Decisões que se tomam sem se ter escolha, paredes que fecham o caminho, paredes a serem puladas, escaladas, arranhadas. Quebro minha unha, sinto minha dor.
Mas é só uma unha. Mesmo depois disso, continuo inteiro, e ando sem cambalear.
Os pulmões que parecem sair pela boca em alta velocidade, a cabeça pressionada. A falta de ar, mas ar pra quê?

Divide comigo tua atmosfera? Obrigado.

Assim me sinto mais um no mundo.
Mas melhor mais um, que menos um.

Se bem que, nesse problema que não é de ninguém, de superpopulação...
Pior superpopulação interna? Quantas habitantes cabem dentro de um coração?

Desse mal, pelo menos, não morro.

terça-feira, julho 11, 2006

Graines d'étoiles

"Pour un peu de toi je pars sans hésitertout au bout du monde sur le toit au sommetMarks your path with scattered seeds beneath the opal starssur ton cheminbut in the crowd there's onlz one beneath the opal starssur ton cheminle long de tes reinsJuste un peu de voix, un souffle pour suggérerte laisser imaginer la chuteJ'ai parsemé j'ai déposé, des graines d'étoiles opalessur ton cheminj'ai parsemé, j'ai déposé, des graines d'étoiles opalessur ton cheminle long de tes reins"

Emilie Simon.

segunda-feira, julho 10, 2006

entre por esta porta agora, e diga que me adora...

(e todas aquelas musicalidades pra evitar um suícidio...)

Seguir andando nesse frio é um desafio delicioso. Estar contra o vento, sentir a pele quase que cortando. E sempre chegar. Bem, nem sempre querendo, mas sempre conseguindo. Ando pensando demais em sangue e fluidos corporais. Todos. Suor, pus, esperma. Ando naturalista.

E menos preocupado.

Talvez seja esse o motivo desse humor que me incomoda e me faz querer permanecer em casa. Eu, o suor, o sangue, o pus.

E talvez, o esperma. Mas só em caso de felicidade instantanea.
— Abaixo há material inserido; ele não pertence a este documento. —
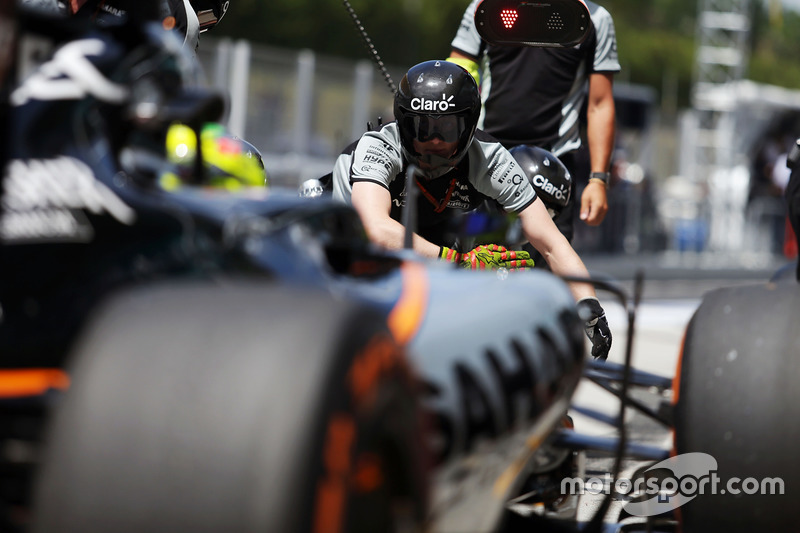 Boxenstopp-Training: Sergio Perez, Sahara Force India F1 VJM09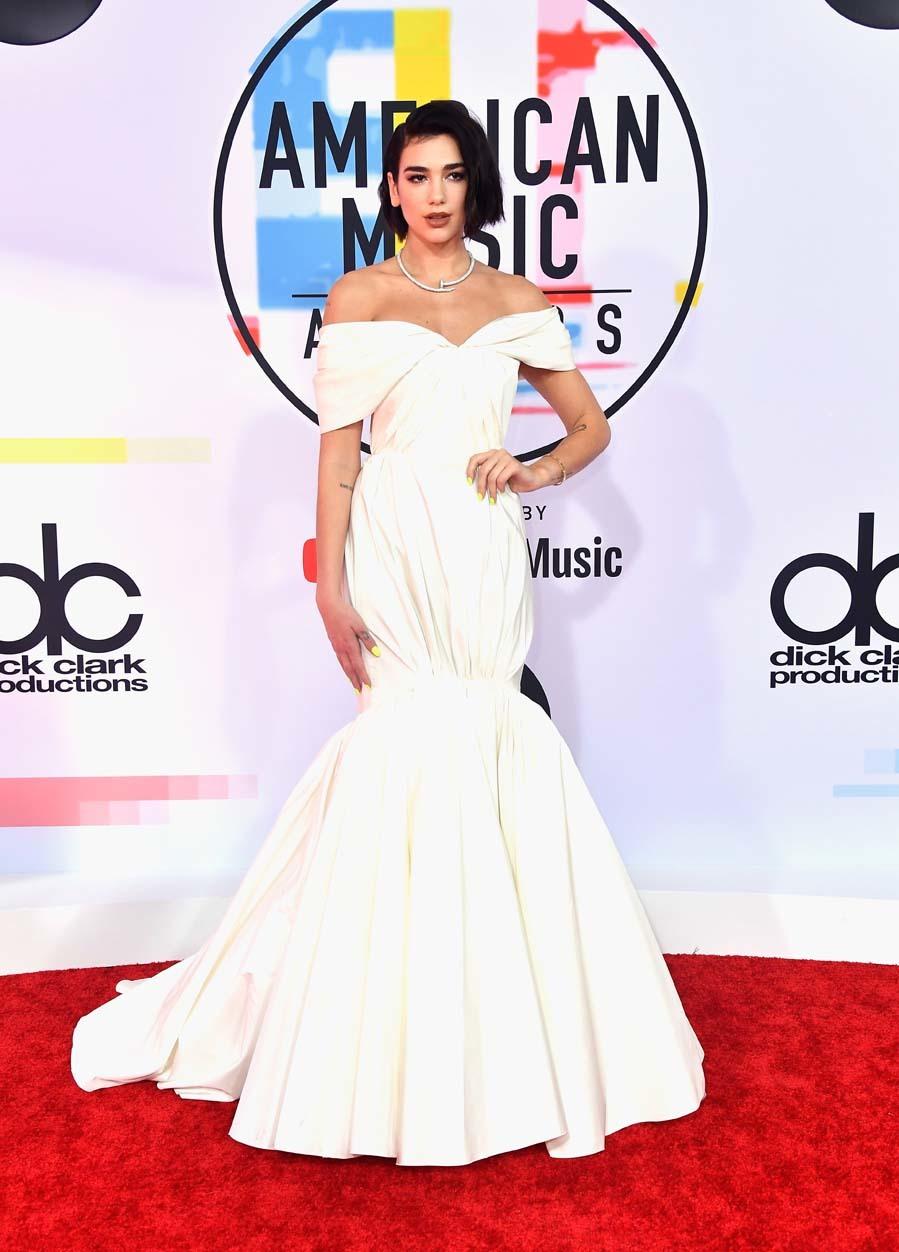 La cantante lució un vestido blanco abullonado con cola de...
E isso não me basta.

Uns Versos

Sou sua noite, sou seu quarto
Se você quiser dormir
Eu me despeço
Eu em pedaços
Como um silêncio ao contrário
Enquanto espero
Escrevo uns versos
Depois rasgo

Sou seu fado, sou seu bardo
Se você quiser ouvir
O seu eunuco, o seu soprano
Um seu arauto
Eu sou o sol da sua noite em claro,
Um rádio

Eu sou pelo avesso sua pele
O seu casaco
Se você vai sair
O seu asfalto
Se você vai sair
Eu chovo
Sobre o seu cabelo pelo seu itinerário
Sou eu o seu paradeiro
Em uns versos que eu escrevo
Depois rasgo

chhhhhh...uva.

Sabe quando você senta em uma cadeira, que nem confortável é, e nela pretende ficar até seus ossos encolherem e seus músculos atrofiarem? Assim, sentindo tudo escorrer pelas pernas, pelos dedos, pelos olhos... bem, estou me sentindo quase assim.
Quase, ainda bem.
Tenho me irritado com a mania de manter os olhos fixos em cantos de paredes que nada têm para oferecer. Aqueles cantos vazios. Talvez seja o tempo. Tempo ocioso.
Tenho também me irritado com as idades. Espinhas que me tornam adolescente demais, responsabilidades que adultecem, e pra fechar, uma carência que infantiliza.
Onde estou?

Sinto espalhados meus pedaços, arrastados pela chuva para os bueiros, nesse domingo.
Meio rasgado.

Quem sabe, amanhã, você beba um pedaço de mim depois que eu passar pela central de tratamento de água e esgotos.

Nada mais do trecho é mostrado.